Hewing to convention, Jackass: Best and Last has a massive anal fixation, such that a psychologist could have a field day analyzing these men’s obsessions with their rear ends and the nastiness they excrete. In a squirm-inducing opener, the reliably game Steve-O gets a prostate exam from a robot whose large finger is coated, for added grossness, in chunky peanut butter. It’s not the last digit to disappear up a rear end in Tremaine’s latest, and that new action is married to kindred well-known clips, be it the late Ryan Dunn shoving a toy car up his rectum and then getting professional X-rays taken (cue priceless reaction shots from the physician and his staff), or Steve-O going for a ride in a bungee cord-throttled porta potty that coats him in excrement.
If backsides are a constant focus of Jackass: Best and Last, they’re not its only recurring subject.
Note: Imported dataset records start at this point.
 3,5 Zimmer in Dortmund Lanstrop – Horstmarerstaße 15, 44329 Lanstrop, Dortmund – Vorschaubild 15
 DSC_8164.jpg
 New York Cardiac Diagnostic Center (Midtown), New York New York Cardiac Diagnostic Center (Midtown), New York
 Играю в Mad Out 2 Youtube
Penis-related pain takes center stage at several points along this ridiculous journey, as when England is repeatedly kicked in the crotch by a conveyor-belt torture device that boasts a spinning wheel outfitted with giant boots.
Newer group member Sean “Poopies” McInerney gets similar treatment when he’s tasked with walking along a balance beam as Knoxville uses a remote control to deliver electric shocks to his member. Childish inanity leading to cringeworthy agony is the lifeblood of these proceedings, and even now, the troupe takes immense delight in watching each other endure gauntlets that are as loopy as they are scary.
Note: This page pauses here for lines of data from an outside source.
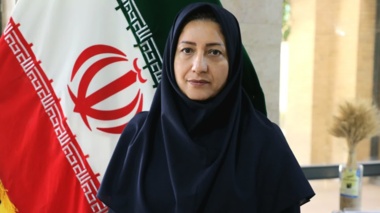 مرکز رشد و دهکده فناوری کشاورزی سمنان؛ پیشران تبدیل ایده‌های نوآورانه به فناوری و کسب‌وکار در بخش کشاورزی و منابع طبیعی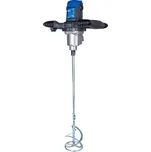 Geko G80210 + přídavné míchadlo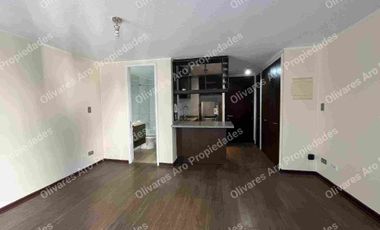 Se Vende Departamento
Having been fired during the making of Jackass Forever, star Bam Margera appears in both outtakes from that prior film and old footage (often with Dunn) that lends Jackass: Best and Last a wistfulness which underscores the real human cost of this undertaking.
Even so, melancholy rarely interferes with the joy of revisiting past classics (such as “High Five,” in which unsuspecting individuals are walloped by a giant hand) and cackling at novel nuttiness like “Office Party,” a dim-witted joke that finds Knoxville, the perpetually nude and/or costumed Pontius, and Dolphin hanging out in a room with a rampaging ram.
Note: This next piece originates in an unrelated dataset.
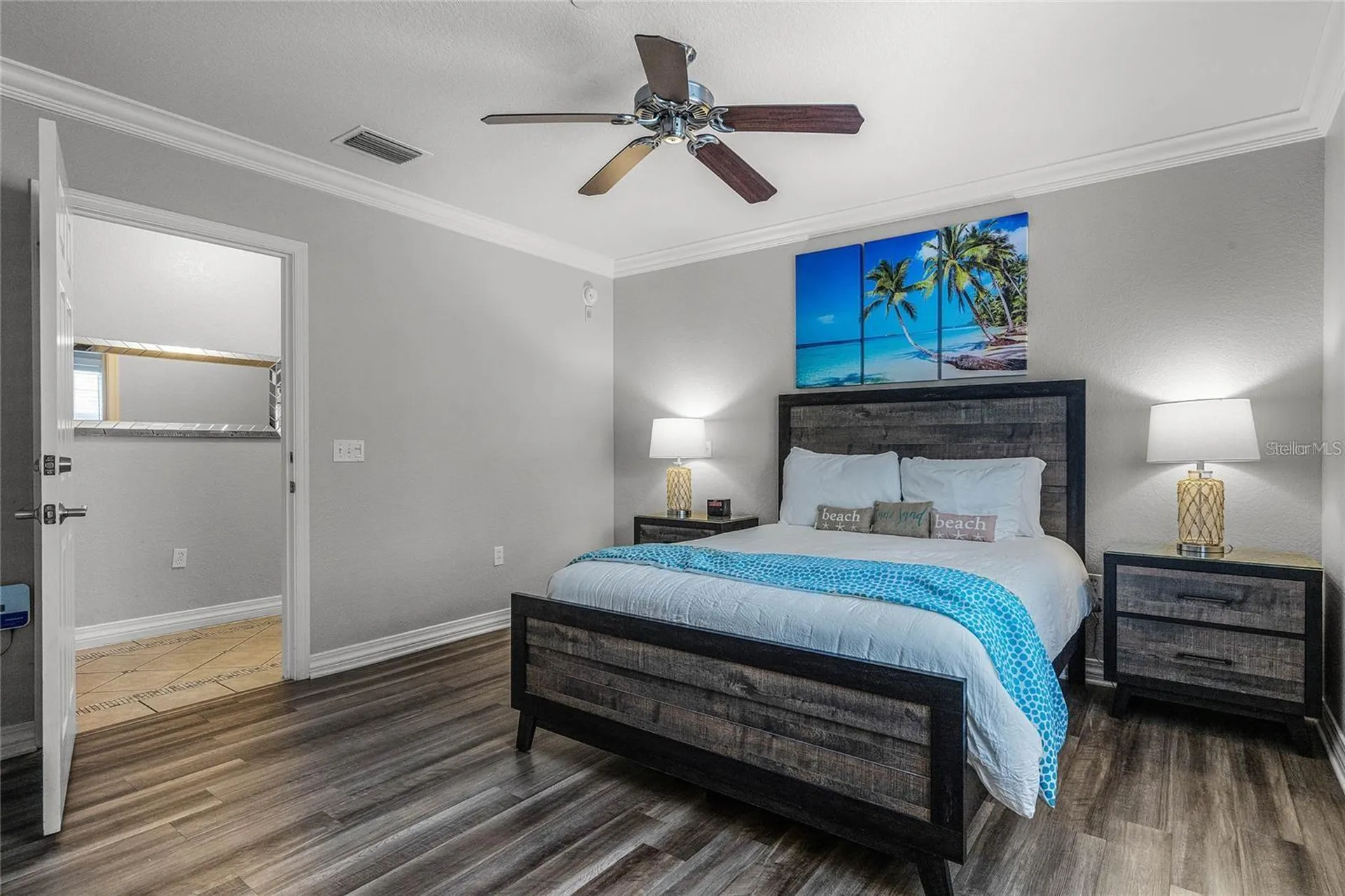 1102 Sunset View Circle Reunion FL 34747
Jackass has always reveled in lowest-common-denominator absurdity, and its big-screen goodbye continues that tradition. Though Jackass: Best and Last doesn’t produce a classic gem à la Knoxville attending a Black male strip club disguised as his bad grandpa alter ego (which is replayed here), it maintains the series’ go-for-broke spirit right to the end, when everyone piles into a giant shopping cart and speeds down a desert road lined with dirt cannons and massive explosions.
In that climax, as in the wittily conceptual introduction, it achieves a blissful measure of controlled chaos that epitomizes the franchise’s inimitable personality.

On multiple occasions in Jackass: Best and Last, Knoxville gets choked up about the end of this wild era, and his sorrow is rendered genuine by the surrounding scenes of him, Pontius, Steve-O, and the rest having a howlingly great time concocting imaginative ways to put themselves through the wringer.
A closing-credits greatest-hits package set to Vera Lynn’s “We’ll Meet Again” has the feel of a eulogy at the same time that it hints at the possibility (however slim) of a return engagement. Whether that materializes will no doubt be determined by how much Knoxville misses indulging in his trademark mayhem. Regardless, though, this supposedly final outing is a reminder that, when done properly, stupidity can be art.